# STATED PROBLEM
Using the records below, copy out exactly the line that contains "What amount of" and every line that follows it, up to and including the last, and no others.

# MATERIAL SHOWN
>> start
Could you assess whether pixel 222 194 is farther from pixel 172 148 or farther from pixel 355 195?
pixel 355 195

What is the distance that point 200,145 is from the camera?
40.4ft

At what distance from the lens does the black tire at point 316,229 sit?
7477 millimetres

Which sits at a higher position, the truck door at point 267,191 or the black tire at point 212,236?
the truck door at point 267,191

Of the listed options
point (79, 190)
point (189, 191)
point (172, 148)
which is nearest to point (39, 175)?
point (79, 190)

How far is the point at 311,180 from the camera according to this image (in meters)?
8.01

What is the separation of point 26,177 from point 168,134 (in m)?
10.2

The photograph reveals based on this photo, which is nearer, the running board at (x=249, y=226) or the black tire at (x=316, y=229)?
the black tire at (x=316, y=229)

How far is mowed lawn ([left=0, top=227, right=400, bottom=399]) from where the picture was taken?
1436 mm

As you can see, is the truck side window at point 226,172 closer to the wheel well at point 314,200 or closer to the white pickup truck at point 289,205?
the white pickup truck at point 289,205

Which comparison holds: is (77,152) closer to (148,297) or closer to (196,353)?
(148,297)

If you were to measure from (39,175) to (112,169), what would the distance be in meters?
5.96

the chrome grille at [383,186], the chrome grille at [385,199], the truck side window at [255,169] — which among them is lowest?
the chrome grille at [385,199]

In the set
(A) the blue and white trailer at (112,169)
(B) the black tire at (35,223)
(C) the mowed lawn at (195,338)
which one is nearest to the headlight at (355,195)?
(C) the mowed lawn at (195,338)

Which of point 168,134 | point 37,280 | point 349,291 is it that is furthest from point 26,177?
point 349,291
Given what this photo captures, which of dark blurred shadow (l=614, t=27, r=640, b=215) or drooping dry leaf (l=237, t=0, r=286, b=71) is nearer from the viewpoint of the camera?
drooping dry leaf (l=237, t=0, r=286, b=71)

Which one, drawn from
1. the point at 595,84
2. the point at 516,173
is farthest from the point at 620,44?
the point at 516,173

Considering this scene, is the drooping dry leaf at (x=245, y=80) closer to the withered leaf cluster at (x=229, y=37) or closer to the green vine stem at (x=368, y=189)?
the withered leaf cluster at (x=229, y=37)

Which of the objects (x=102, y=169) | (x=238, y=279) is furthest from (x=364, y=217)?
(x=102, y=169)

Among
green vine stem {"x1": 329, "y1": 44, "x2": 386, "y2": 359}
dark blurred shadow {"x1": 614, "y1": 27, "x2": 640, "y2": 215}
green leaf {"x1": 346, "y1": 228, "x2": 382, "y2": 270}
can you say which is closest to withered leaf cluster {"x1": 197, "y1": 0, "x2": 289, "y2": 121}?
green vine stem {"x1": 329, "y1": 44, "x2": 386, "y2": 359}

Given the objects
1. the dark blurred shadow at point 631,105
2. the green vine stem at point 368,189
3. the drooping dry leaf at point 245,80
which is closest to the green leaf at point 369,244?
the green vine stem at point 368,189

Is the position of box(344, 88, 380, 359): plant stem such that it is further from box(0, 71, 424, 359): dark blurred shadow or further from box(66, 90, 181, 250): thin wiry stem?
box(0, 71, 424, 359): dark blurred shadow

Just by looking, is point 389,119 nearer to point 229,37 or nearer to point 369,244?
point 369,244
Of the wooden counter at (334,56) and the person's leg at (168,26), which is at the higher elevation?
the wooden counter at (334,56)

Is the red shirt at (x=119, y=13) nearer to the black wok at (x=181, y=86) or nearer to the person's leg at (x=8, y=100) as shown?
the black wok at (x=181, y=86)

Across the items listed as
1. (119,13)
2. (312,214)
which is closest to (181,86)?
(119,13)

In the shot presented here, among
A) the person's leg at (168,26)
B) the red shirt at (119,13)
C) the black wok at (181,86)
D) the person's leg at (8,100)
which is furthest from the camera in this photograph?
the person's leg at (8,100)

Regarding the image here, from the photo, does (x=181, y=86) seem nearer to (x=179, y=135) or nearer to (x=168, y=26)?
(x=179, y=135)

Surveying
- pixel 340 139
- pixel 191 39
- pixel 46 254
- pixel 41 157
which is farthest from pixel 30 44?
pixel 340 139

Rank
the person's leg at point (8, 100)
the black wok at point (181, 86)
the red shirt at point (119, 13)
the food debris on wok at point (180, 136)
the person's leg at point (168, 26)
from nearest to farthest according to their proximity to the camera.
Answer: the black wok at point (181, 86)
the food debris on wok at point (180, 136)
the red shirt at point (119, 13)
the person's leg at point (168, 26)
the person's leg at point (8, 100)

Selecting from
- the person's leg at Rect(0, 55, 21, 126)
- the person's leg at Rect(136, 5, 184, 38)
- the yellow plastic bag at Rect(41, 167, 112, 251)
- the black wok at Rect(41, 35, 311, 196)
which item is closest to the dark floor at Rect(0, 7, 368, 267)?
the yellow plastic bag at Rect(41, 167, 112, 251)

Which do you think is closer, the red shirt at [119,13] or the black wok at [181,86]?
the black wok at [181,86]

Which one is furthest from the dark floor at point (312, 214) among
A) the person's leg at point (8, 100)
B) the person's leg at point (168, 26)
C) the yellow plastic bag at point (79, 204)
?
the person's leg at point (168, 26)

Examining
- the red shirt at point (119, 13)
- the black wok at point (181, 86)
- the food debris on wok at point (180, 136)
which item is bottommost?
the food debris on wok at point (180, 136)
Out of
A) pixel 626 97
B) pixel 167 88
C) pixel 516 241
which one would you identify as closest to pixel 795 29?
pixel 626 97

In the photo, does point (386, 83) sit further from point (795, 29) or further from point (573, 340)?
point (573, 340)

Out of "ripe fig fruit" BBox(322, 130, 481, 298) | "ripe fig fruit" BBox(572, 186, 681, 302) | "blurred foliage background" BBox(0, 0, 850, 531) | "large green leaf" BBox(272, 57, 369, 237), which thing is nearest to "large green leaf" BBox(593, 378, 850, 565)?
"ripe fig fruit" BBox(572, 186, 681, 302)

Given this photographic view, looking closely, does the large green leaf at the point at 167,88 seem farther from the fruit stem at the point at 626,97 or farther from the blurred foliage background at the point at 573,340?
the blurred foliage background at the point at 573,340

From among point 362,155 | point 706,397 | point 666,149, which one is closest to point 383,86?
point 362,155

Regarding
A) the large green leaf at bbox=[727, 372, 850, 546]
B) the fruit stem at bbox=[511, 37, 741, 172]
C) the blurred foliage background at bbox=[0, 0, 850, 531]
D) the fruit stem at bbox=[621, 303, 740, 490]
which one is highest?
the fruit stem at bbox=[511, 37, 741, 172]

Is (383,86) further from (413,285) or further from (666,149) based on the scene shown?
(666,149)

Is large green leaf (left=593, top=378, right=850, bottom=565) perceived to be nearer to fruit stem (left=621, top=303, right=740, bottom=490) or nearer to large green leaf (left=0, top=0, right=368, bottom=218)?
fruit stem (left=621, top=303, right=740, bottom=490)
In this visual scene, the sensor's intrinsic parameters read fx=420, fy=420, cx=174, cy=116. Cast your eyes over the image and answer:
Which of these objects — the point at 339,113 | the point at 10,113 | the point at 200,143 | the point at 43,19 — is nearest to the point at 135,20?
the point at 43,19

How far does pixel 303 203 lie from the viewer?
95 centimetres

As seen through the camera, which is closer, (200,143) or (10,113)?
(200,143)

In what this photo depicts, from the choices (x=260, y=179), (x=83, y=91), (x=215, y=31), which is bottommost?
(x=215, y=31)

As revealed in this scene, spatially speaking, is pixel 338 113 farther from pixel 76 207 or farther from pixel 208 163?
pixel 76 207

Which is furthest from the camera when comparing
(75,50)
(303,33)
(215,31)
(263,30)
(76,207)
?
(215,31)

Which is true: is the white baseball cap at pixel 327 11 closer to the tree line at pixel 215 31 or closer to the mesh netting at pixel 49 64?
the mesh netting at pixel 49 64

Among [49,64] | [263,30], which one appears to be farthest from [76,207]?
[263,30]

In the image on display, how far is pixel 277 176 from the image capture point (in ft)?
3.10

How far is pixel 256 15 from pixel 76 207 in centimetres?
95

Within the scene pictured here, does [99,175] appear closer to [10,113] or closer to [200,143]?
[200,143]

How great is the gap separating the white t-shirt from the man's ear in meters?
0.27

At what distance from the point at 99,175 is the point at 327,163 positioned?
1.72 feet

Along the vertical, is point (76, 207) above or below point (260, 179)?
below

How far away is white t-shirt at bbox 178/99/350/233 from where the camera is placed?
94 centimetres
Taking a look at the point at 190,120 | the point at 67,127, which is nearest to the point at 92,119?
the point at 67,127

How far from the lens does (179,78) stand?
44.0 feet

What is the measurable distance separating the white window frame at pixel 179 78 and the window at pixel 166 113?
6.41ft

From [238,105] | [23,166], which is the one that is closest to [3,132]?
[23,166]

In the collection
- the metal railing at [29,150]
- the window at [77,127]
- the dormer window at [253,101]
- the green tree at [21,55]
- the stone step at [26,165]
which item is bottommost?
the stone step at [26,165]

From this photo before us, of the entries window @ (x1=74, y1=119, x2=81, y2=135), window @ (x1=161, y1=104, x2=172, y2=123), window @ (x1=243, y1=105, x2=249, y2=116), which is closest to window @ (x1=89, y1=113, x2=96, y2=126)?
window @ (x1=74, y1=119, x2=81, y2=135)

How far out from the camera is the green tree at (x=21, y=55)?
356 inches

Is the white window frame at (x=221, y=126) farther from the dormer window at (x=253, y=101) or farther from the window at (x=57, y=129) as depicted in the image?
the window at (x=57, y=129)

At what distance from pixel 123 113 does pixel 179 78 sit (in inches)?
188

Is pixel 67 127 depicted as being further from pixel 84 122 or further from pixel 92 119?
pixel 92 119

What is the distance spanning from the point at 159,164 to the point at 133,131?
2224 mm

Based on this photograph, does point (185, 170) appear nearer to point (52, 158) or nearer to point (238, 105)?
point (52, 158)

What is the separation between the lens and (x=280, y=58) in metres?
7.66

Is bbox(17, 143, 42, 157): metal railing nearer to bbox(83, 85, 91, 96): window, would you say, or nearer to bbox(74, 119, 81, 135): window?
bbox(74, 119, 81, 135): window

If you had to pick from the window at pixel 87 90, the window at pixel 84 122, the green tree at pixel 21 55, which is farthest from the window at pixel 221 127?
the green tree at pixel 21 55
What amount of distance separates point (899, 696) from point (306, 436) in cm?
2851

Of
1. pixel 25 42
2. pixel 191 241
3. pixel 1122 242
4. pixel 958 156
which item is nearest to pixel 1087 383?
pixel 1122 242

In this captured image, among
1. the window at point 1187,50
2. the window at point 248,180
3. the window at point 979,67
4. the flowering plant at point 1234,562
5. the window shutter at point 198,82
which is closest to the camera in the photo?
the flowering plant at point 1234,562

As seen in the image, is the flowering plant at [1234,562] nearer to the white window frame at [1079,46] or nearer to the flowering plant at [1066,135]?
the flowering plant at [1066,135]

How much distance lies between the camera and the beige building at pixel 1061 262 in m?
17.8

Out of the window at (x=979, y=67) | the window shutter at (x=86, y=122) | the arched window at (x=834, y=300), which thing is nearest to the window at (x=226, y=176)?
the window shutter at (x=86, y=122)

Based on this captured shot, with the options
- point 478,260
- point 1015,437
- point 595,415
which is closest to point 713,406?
>> end
# EXPECTED ANSWER
What amount of distance separates point (899, 696) from point (306, 436) in cm?
2851

Of
1. pixel 25 42
2. pixel 191 241
3. pixel 1122 242
4. pixel 958 156
which item is nearest to pixel 1087 383?
pixel 1122 242

In this captured image, among
1. the window at point 1187,50
2. the window at point 248,180
3. the window at point 979,67
4. the flowering plant at point 1234,562
5. the window shutter at point 198,82
which is closest to the camera in the photo?
the flowering plant at point 1234,562

As seen in the image, is the flowering plant at [1234,562] nearer to the white window frame at [1079,46] or nearer to the flowering plant at [1066,135]?
the flowering plant at [1066,135]

How much distance lies between the camera and the beige building at pixel 1061 262 in m?
17.8

Out of the window at (x=979, y=67) | the window shutter at (x=86, y=122) | the arched window at (x=834, y=300), which thing is nearest to the window at (x=226, y=176)?
the window shutter at (x=86, y=122)

Based on this captured shot, with the options
- point 478,260
- point 1015,437
- point 595,415
which is closest to point 713,406?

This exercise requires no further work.